PROMPT — Arrange the rows below as a numbered list, from the line with "As this photo reveals, of" through the line with "685 centimetres", skipping blank lines and leaving out the pictures.

****************************************

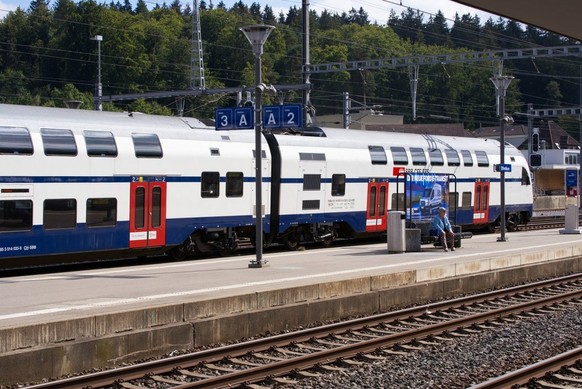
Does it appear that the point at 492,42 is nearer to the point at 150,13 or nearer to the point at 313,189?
the point at 150,13

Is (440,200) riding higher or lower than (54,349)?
higher

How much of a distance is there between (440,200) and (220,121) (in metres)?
8.08

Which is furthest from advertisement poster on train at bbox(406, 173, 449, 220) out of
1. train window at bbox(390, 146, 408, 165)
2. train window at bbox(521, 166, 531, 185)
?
train window at bbox(521, 166, 531, 185)

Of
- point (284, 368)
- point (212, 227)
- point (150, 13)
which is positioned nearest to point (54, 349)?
point (284, 368)

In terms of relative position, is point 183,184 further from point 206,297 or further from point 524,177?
point 524,177

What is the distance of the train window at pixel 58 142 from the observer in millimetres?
18875

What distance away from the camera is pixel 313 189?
2603 cm

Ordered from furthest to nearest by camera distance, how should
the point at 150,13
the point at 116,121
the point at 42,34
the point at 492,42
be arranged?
the point at 492,42 → the point at 150,13 → the point at 42,34 → the point at 116,121

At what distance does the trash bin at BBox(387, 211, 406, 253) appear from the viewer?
23.6 meters

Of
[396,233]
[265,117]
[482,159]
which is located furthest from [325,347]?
[482,159]

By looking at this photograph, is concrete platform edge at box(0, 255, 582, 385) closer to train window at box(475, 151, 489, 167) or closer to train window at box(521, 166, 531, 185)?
train window at box(475, 151, 489, 167)

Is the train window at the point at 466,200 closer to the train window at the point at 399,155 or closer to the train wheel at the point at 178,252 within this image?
the train window at the point at 399,155

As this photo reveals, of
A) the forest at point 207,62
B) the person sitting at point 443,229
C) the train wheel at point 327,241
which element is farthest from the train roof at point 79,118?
the forest at point 207,62

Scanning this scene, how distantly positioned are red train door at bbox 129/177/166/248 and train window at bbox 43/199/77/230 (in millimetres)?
1647
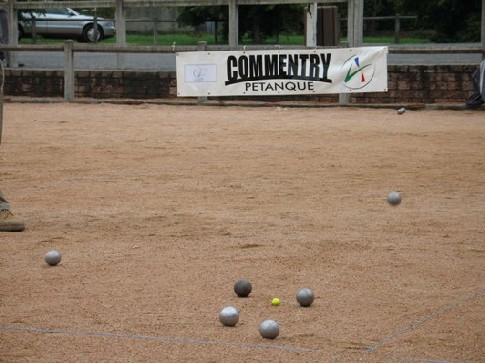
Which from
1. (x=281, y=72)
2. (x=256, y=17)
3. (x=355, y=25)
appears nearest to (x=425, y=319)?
→ (x=281, y=72)

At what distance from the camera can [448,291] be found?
685 centimetres

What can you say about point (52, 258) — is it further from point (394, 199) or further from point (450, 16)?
point (450, 16)

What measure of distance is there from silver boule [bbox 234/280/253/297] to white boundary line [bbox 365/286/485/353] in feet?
3.47

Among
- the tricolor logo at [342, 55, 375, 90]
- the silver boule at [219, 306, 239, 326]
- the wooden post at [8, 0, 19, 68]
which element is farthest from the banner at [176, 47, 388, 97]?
the silver boule at [219, 306, 239, 326]

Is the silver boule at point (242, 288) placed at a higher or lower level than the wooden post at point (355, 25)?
lower

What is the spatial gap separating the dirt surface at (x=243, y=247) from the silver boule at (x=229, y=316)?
5 cm

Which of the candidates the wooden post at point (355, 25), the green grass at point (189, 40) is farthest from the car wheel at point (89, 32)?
the wooden post at point (355, 25)

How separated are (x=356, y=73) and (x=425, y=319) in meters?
15.7

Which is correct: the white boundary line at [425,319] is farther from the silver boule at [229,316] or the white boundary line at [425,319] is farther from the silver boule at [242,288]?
the silver boule at [242,288]

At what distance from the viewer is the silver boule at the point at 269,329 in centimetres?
570

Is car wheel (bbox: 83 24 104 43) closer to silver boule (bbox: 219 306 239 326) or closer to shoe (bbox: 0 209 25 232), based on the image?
shoe (bbox: 0 209 25 232)

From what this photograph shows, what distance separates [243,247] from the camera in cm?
826

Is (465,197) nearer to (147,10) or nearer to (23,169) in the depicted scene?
(23,169)

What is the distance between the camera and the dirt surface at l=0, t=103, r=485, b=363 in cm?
A: 579
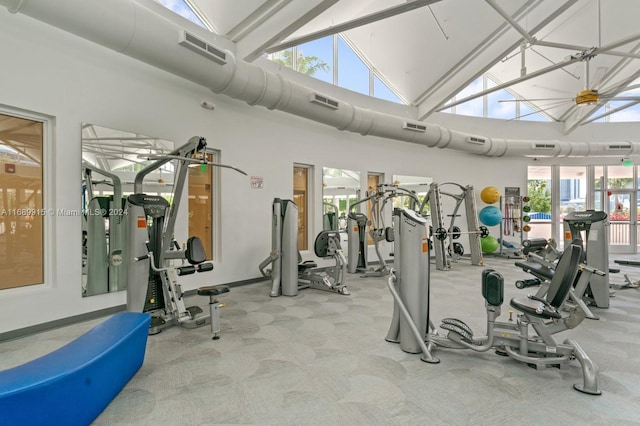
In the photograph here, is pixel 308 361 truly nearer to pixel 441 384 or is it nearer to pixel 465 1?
pixel 441 384

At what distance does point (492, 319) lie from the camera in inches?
105

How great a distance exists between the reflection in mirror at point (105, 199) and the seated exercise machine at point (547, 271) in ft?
13.8

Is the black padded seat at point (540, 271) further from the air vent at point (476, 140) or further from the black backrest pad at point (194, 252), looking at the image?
the air vent at point (476, 140)

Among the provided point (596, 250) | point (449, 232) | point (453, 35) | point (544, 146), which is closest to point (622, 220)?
point (544, 146)

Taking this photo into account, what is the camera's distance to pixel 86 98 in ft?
12.6

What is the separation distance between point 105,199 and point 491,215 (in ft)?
29.5

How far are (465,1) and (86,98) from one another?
6669 millimetres

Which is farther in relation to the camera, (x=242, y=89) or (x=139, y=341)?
(x=242, y=89)

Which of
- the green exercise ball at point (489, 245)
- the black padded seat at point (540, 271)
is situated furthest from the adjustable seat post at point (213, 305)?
the green exercise ball at point (489, 245)

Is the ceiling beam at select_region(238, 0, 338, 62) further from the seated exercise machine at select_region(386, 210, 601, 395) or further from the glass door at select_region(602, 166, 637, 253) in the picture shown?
the glass door at select_region(602, 166, 637, 253)

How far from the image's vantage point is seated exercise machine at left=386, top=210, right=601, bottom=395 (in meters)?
2.50

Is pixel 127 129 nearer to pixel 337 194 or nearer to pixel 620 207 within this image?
pixel 337 194

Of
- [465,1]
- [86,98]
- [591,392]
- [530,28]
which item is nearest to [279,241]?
[86,98]

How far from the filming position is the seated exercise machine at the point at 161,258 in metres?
3.39
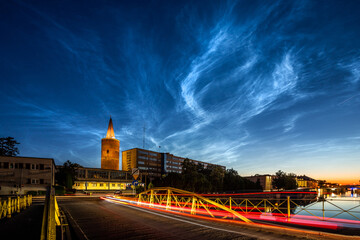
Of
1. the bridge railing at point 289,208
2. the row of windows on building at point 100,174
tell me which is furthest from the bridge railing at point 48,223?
the row of windows on building at point 100,174

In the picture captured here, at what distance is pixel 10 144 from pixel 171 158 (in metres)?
94.6

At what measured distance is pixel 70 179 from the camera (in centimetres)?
6606

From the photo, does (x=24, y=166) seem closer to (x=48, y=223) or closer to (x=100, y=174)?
(x=100, y=174)

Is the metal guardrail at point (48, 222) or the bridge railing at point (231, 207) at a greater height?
the metal guardrail at point (48, 222)

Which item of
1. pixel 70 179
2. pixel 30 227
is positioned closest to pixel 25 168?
pixel 70 179

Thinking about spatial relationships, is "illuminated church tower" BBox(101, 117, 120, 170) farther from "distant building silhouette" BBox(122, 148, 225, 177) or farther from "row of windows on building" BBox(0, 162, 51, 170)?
"row of windows on building" BBox(0, 162, 51, 170)

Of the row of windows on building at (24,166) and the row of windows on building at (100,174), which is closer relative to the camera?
the row of windows on building at (24,166)

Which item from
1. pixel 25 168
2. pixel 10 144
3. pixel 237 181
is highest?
pixel 10 144

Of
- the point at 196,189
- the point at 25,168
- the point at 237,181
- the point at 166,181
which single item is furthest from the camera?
the point at 237,181

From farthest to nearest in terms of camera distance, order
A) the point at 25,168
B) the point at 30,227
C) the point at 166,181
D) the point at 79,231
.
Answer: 1. the point at 166,181
2. the point at 25,168
3. the point at 30,227
4. the point at 79,231

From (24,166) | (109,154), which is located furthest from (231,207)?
(109,154)

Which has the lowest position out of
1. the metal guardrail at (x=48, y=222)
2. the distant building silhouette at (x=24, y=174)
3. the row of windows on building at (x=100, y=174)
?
the row of windows on building at (x=100, y=174)

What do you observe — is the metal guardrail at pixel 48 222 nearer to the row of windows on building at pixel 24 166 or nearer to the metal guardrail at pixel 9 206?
the metal guardrail at pixel 9 206

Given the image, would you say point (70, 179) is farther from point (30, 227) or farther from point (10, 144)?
point (30, 227)
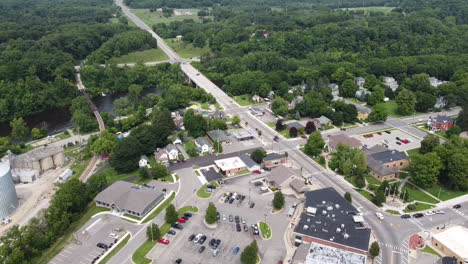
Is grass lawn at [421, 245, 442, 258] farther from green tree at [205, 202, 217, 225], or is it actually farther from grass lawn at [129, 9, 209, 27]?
grass lawn at [129, 9, 209, 27]

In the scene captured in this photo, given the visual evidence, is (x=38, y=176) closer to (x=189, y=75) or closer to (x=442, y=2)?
(x=189, y=75)

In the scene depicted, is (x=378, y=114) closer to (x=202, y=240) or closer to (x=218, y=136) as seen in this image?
(x=218, y=136)

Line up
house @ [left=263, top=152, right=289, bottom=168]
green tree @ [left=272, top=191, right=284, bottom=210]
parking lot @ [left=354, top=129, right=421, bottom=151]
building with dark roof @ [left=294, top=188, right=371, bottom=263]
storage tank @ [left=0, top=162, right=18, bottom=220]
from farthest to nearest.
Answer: parking lot @ [left=354, top=129, right=421, bottom=151] < house @ [left=263, top=152, right=289, bottom=168] < storage tank @ [left=0, top=162, right=18, bottom=220] < green tree @ [left=272, top=191, right=284, bottom=210] < building with dark roof @ [left=294, top=188, right=371, bottom=263]

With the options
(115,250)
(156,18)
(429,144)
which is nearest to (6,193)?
(115,250)

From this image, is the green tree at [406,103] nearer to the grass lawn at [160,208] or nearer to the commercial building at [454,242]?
the commercial building at [454,242]

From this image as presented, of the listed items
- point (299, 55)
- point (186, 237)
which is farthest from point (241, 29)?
point (186, 237)

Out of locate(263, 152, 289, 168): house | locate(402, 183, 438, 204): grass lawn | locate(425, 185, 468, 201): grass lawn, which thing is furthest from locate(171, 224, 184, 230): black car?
locate(425, 185, 468, 201): grass lawn
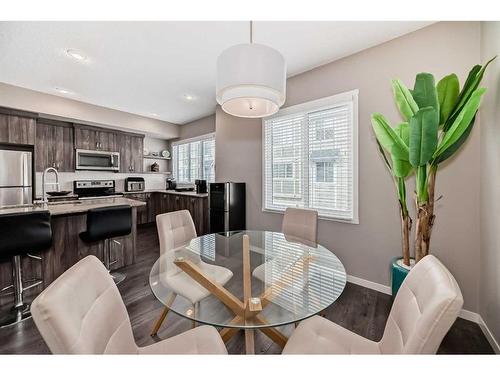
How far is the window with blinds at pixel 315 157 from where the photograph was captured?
2496mm

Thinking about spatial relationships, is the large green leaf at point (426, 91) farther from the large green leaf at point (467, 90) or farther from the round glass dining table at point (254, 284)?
the round glass dining table at point (254, 284)

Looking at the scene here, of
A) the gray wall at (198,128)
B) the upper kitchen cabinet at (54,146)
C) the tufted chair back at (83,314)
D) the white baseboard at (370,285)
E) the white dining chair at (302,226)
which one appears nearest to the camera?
the tufted chair back at (83,314)

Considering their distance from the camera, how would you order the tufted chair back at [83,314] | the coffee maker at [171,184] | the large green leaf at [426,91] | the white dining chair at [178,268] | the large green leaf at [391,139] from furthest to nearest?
the coffee maker at [171,184] < the large green leaf at [391,139] < the large green leaf at [426,91] < the white dining chair at [178,268] < the tufted chair back at [83,314]

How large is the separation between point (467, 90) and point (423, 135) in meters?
0.46

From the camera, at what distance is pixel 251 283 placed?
4.78 feet

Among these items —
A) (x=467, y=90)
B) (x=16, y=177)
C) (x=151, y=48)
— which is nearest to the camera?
(x=467, y=90)

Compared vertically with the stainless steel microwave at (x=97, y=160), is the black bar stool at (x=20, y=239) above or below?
below

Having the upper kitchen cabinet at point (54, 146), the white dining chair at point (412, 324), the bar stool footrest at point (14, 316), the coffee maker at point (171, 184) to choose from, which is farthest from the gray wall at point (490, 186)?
the upper kitchen cabinet at point (54, 146)

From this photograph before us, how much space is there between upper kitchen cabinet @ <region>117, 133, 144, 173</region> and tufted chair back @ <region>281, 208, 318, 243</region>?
4432 millimetres

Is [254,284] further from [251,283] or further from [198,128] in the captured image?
[198,128]

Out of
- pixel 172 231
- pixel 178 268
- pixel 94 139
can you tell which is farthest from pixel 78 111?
pixel 178 268

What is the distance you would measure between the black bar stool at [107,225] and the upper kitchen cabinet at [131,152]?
9.74 feet

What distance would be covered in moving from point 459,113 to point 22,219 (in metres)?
3.60

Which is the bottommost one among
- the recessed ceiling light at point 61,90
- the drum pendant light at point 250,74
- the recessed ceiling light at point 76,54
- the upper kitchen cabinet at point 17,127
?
the drum pendant light at point 250,74
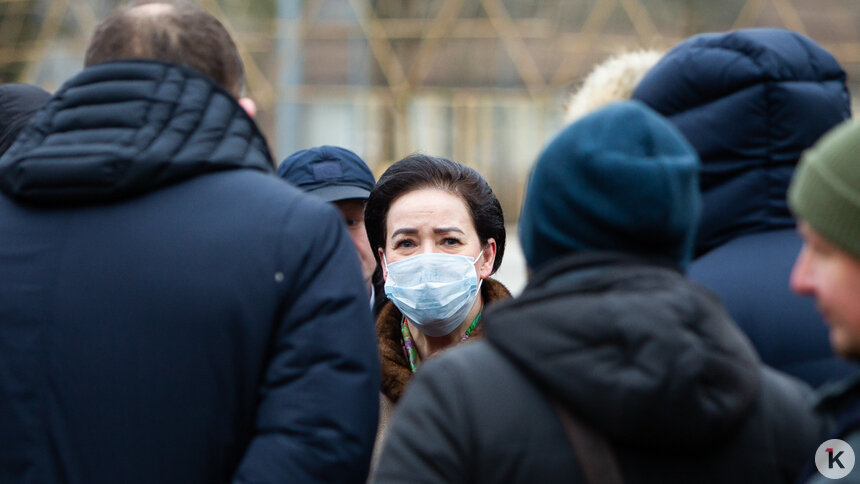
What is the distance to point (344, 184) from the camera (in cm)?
384

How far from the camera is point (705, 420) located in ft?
4.67

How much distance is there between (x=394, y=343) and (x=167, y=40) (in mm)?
1438

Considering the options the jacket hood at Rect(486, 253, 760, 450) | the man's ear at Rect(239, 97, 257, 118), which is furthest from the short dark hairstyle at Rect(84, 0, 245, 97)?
the jacket hood at Rect(486, 253, 760, 450)

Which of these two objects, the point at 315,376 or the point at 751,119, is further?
the point at 751,119

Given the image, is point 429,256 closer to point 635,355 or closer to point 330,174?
point 330,174

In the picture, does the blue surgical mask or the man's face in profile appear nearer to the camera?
the blue surgical mask

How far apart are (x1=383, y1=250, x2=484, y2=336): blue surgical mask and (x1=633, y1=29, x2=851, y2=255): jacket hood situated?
1.13m

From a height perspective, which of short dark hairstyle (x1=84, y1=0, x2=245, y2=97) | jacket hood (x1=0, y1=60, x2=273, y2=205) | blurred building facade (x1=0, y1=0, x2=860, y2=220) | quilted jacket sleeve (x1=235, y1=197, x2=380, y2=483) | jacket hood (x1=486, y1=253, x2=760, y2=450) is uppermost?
short dark hairstyle (x1=84, y1=0, x2=245, y2=97)

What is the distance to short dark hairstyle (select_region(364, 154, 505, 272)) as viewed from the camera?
338 centimetres

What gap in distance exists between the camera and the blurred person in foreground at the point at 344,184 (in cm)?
379

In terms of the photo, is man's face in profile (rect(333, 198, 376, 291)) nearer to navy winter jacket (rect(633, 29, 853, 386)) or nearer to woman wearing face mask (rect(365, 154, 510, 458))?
woman wearing face mask (rect(365, 154, 510, 458))

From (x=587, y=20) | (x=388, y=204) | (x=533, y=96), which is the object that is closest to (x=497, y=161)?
(x=533, y=96)

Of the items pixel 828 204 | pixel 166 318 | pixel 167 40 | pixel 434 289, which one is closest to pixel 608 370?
pixel 828 204

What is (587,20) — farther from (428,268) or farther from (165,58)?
(165,58)
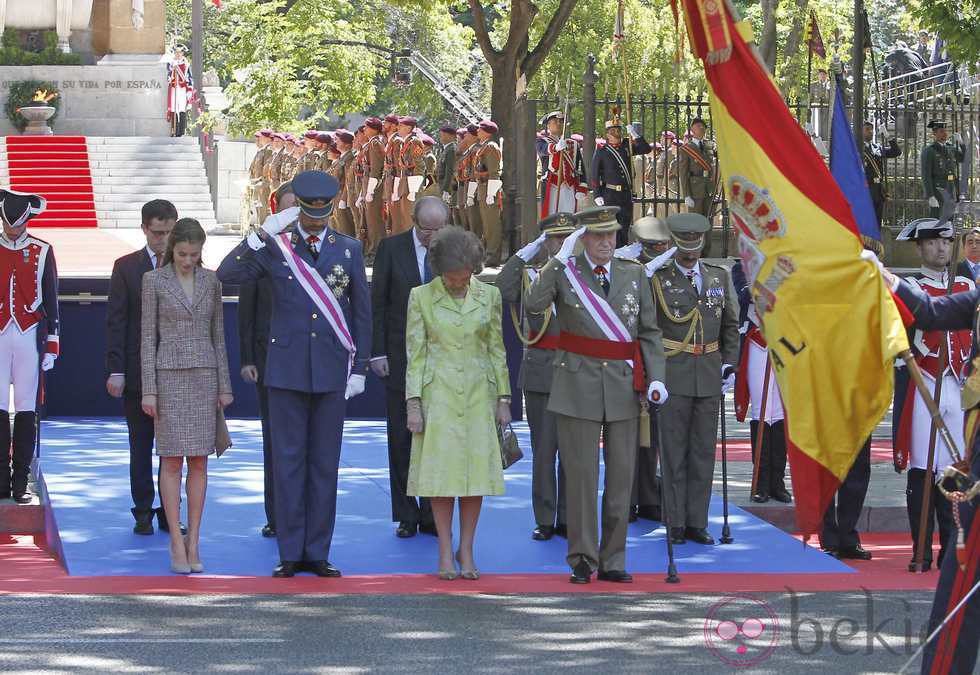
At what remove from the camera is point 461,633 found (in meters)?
8.45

****************************************

EXERCISE OUTPUT —
1. As this photo reveals, of
2. A) the forest at point 207,62
3. B) the person sitting at point 443,229
4. C) the train wheel at point 327,241
5. which element is farthest from the train roof at point 79,118?
6. the forest at point 207,62
7. Scanning this scene, how distantly positioned are red train door at bbox 129/177/166/248 and train window at bbox 43/199/77/230 (in millimetres)?
8. 1647
9. Which from
10. 1. (x=281, y=72)
11. 2. (x=256, y=17)
12. 3. (x=355, y=25)
13. appears nearest to (x=425, y=319)?
14. → (x=281, y=72)
15. At what distance from the camera can [448,291] be found?
16. 685 centimetres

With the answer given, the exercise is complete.